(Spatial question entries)

-- start --

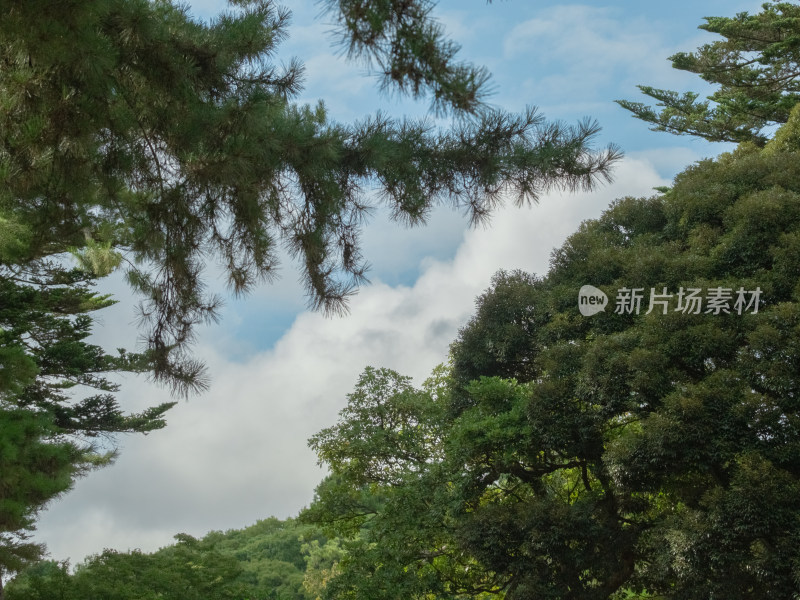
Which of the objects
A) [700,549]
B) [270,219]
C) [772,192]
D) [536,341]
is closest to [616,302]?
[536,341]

-- end --
-- start --

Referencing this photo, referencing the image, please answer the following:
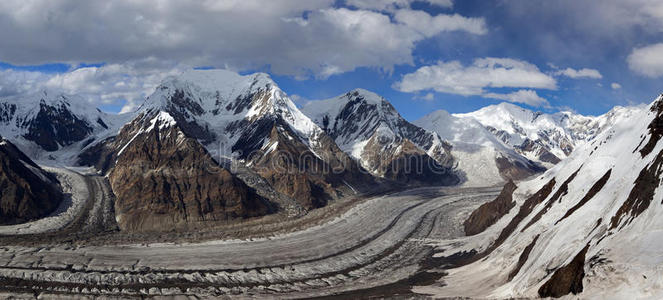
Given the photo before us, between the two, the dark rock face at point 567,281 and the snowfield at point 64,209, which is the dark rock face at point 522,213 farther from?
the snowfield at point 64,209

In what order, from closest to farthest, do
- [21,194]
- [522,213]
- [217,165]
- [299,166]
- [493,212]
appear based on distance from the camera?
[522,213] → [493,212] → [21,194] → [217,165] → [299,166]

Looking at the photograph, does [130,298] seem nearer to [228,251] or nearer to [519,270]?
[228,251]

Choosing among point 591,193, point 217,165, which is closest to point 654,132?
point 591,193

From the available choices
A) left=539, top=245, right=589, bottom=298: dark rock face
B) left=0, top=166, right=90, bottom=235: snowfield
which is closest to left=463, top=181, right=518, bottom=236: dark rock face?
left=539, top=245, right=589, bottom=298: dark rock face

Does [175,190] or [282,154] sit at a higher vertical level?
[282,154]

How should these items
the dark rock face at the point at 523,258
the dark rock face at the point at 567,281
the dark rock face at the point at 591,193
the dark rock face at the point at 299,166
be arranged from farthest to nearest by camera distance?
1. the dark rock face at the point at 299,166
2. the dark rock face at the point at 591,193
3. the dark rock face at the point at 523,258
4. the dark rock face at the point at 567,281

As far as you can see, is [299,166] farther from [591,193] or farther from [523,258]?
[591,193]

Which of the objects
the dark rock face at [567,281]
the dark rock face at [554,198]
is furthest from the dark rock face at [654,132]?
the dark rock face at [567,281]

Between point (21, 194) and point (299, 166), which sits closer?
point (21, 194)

-- end --

■ TASK DIRECTIONS ■
Count the lines in the rows above that contain the word "snowfield". Give only the number.

■ WRITTEN SOLUTION ■
3